Reading text:

= = =

For some days past, the townspeople have heard the steady cough-cough of an engine which is working well. It is the latest type of Fielding and Platt suction gas engine and is of 70BHP. It is very solidly erected and runs perfectly. This main engine is coupled up to an ECC Generator (25Kilowatts) which gives a voltage of 440-450 on the outers. The booster is also an ECC construction and of BHP capacity, and this used in charging the batteries.
Turning round from the main engine we notice the switchboard, which is of fine workmanship, being a set of beautifully grained marble slabs. The whole has a length of 12 ft 6 ins by a height of 6 ft. On this are erected the mechanical devices for the simple operating of electric current. It is a very complete, and has all the latest style of circuit breakers, rheostats, ampere, hour and voltage meters.
In the corner at the back of the main engine is installed a motor air pump. This being to charge an iron reservoir with compressed air, up to 200lb to the square inch, and anyone who has had any experience of starting a refractory suction gas engine by hand power after compressed air was exhausted, would appreciate this motor pumping principle. There, beside this, is a motor fan for drawing the gas from the producer, direct to the engine, and which is switched off as soon as the engine is going. This again, is a cheap necessary and effective appliance, ensuring as it does a steady draught of gas which is often difficult to obtain by hand method.
That there shall be no mistake in business and results Mr Edwards has made arrangements to put down an auxiliary engine in the other end of the room. There will be his well-known Delta engine, and as he foundation bed is ready, it will be moved to its site as soon as other details are attended to in connection with the main plant. This auxiliary engine will be coupled up to an ECC generator, 12 kilowatts, and the erection of this plant will mean that Mr Edwards will have no fear and little risk of not being able to supply customers in the event of temporary disablement of his main plant.

= = =

Work to do:
[1] In the power plant text, how large is the marble switchboard?
[2] Repeat the power plant text starting at "In the corner" and ending at "by hand method.".
[3] Pick up the power plant text after its final sentence and continue it.

= = =

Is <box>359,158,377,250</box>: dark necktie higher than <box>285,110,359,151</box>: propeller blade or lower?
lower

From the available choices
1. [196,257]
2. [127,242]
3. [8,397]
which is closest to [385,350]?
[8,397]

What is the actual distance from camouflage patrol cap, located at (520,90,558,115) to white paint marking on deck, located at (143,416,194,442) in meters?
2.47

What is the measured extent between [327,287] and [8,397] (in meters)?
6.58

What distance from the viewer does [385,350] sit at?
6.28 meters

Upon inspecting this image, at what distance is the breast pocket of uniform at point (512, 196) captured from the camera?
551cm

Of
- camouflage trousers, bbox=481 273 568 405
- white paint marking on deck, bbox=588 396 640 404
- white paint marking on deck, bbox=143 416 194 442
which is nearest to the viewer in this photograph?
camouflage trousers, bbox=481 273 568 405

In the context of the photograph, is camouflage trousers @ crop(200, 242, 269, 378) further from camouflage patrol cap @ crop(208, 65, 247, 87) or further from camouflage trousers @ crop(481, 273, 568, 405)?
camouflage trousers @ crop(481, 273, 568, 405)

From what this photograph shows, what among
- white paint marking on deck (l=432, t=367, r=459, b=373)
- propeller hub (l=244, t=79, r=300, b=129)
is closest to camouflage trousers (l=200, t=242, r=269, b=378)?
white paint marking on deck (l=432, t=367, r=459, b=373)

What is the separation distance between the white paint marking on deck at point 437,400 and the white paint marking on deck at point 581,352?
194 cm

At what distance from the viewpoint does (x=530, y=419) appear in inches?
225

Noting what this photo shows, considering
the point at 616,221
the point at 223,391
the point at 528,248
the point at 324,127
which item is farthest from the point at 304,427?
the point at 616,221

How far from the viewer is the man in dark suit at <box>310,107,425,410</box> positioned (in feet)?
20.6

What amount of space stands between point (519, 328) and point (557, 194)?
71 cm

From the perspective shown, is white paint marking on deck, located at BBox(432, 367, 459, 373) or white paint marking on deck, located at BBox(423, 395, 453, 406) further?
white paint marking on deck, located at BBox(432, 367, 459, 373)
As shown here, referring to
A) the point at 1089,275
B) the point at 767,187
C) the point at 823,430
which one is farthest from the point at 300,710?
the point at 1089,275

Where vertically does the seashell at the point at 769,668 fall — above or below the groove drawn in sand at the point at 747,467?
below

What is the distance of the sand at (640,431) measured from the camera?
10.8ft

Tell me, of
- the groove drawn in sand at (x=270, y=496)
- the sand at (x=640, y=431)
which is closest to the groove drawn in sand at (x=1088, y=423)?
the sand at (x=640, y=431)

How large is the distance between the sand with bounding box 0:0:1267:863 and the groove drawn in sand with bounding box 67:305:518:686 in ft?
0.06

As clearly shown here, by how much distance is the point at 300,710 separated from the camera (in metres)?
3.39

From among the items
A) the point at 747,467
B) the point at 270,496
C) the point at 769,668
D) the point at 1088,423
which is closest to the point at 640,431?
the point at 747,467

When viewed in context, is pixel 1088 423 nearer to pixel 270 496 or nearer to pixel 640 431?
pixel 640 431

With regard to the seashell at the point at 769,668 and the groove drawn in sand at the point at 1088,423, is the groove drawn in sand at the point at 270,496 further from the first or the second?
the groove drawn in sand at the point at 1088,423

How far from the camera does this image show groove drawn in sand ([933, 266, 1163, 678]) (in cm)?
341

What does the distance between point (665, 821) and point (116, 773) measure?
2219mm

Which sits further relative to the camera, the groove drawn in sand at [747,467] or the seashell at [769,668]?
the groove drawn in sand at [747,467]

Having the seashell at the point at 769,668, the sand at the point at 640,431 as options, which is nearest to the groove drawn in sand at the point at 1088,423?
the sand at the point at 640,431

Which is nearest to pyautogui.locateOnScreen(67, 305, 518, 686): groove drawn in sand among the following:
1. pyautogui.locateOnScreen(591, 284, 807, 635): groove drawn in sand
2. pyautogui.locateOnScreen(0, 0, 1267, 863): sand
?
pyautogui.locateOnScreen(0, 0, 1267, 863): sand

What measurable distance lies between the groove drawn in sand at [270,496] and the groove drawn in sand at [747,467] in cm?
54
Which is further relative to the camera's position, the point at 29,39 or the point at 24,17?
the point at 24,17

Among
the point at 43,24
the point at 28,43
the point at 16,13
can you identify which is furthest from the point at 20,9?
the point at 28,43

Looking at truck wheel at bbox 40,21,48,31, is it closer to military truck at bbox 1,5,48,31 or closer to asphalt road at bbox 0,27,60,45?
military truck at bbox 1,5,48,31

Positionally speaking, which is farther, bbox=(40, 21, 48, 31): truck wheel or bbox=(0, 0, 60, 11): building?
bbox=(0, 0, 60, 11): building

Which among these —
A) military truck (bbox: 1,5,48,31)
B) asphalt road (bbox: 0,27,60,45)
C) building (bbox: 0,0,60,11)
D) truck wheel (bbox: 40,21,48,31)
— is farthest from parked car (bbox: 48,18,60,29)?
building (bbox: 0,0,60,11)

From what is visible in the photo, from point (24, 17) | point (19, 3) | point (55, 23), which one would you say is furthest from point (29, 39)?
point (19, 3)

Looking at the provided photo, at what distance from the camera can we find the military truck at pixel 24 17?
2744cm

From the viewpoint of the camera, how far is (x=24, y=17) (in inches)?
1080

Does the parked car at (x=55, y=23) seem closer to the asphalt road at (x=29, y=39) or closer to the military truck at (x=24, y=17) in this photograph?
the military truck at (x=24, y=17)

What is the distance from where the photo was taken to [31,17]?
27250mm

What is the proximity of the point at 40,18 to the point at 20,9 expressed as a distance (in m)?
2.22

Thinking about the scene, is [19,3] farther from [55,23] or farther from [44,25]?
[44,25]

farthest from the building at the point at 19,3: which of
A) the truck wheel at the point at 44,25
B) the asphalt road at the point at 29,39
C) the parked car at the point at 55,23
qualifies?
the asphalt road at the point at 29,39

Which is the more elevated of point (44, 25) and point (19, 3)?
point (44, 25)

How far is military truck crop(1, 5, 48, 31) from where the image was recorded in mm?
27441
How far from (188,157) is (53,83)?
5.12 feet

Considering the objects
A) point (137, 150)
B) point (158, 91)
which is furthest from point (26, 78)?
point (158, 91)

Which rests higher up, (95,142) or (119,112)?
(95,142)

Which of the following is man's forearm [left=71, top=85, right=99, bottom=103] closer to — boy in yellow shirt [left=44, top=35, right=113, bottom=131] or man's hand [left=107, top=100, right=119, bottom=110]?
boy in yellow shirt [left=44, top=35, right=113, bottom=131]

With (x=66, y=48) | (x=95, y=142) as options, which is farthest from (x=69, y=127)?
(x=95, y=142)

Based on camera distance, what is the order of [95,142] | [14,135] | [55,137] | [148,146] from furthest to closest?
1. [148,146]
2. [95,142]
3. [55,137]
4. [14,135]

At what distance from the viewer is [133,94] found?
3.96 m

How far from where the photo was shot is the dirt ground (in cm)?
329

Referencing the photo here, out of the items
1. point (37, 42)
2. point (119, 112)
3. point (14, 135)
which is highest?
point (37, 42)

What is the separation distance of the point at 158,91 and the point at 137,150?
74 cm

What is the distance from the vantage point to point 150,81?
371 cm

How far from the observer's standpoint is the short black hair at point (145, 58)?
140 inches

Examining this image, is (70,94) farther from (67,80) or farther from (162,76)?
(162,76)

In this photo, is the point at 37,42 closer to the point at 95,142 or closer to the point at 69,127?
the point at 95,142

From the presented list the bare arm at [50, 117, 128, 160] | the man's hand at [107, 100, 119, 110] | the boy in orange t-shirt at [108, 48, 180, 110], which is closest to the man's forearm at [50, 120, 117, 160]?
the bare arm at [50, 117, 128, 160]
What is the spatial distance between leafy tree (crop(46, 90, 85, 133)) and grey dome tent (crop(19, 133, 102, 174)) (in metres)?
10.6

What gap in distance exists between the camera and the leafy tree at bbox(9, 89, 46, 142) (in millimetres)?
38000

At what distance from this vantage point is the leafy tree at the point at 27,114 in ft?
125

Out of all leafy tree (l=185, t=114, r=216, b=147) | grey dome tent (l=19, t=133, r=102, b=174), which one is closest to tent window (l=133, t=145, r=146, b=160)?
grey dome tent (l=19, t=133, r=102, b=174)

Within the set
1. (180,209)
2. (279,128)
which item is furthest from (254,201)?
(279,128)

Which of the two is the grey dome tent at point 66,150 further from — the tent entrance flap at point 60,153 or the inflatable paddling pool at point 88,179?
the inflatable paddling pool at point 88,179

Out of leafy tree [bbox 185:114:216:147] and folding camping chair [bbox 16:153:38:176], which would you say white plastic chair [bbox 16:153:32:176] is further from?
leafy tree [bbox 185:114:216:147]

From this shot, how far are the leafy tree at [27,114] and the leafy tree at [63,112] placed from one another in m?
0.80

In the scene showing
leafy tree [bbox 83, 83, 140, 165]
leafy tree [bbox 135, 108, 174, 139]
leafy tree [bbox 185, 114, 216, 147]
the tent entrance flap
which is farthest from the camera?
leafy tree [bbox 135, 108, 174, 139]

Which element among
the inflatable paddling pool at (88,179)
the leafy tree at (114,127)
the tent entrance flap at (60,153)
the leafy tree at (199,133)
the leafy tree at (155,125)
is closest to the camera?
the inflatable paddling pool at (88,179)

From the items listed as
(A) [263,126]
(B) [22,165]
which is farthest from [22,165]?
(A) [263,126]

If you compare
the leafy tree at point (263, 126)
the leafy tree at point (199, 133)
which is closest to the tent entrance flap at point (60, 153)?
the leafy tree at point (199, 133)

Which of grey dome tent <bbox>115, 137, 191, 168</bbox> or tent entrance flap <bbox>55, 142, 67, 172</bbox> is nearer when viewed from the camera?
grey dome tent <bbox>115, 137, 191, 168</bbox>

= = =

Answers to the exercise:
[1] It is 12 ft 6 ins long and 6 ft high.

[2]
In the corner at the back of the main engine is installed a motor air pump. This being to charge an iron reservoir with compressed air, up to 200lb to the square inch, and anyone who has had any experience of starting a refractory suction gas engine by hand power after compressed air was exhausted, would appreciate this motor pumping principle. There, beside this, is a motor fan for drawing the gas from the producer, direct to the engine, and which is switched off as soon as the engine is going. This again, is a cheap necessary and effective appliance, ensuring as it does a steady draught of gas which is often difficult to obtain by hand method.

[3]
I might here mention that the floors of the two front offices-the battery and engine rooms are a solid 6inch solid concrete foundation topped by 1/4 inch of cement, giving a perfectly smooth surface. All provision has been made for cables safety, engine piping etc. being in brickwork trenches and covered by heavy checkered boiler plates.
As I pass on to the producer rooms, I notice it is through a sliding iron fireproof door set into a heave brick wall which is the full width of the building (30ft). This acts as a guard against fire and should be quite effective. The Producer Room is 20ft by 30ft and herein is installed a 75hp Cambridge generator of the latest model, with dust catcher and scrubber etc. The motor power from this generator is gas derived from firewood burnt direct. The principle of the generator really being a retort which converts the wood into charcoal whilst making its own gas, and is worked on the down-draught principle. There is no necessity for closing the retort, as it works as well open as shut.
I was curious as to the results of Mr Edwards turned up his chart and the engine and fuel consumed and showed me that the engine running on full load for eight hours test used 820lb of wood averaging 3.7lb of wood for every kilowatt generated. For the BHP generated in the same time 2.46lb of wood: all this showed 0.04 below the firms guarantee. For 40 hours continuous run the average load was .37kilowatts with total consumption of 4450lb wood or 3352lb per unit or 2.38lb BHP.
The whole of the producing plant is on a solid concrete foundation and has all the necessary platforms to enable the staff to do their work. Mr Edwards has a very large amount of firewood handy, and it his intention to at once to install a circular saw bench and thus minimize the cost of wood cutting, as this requires to be of suitable length for the retort.
The distributing mains are of bare hand-drawn copper cable erected on poles varying from 30 to 40ft being well above the Government wires. These mains are conducted through Queen Street and various other streets, and at present the connection is made with many business houses and some private establishments. At the present time the council are arranging for some nine lights in the main street and intersections each 100 candle-power. There is no doubt many more will apply for the light.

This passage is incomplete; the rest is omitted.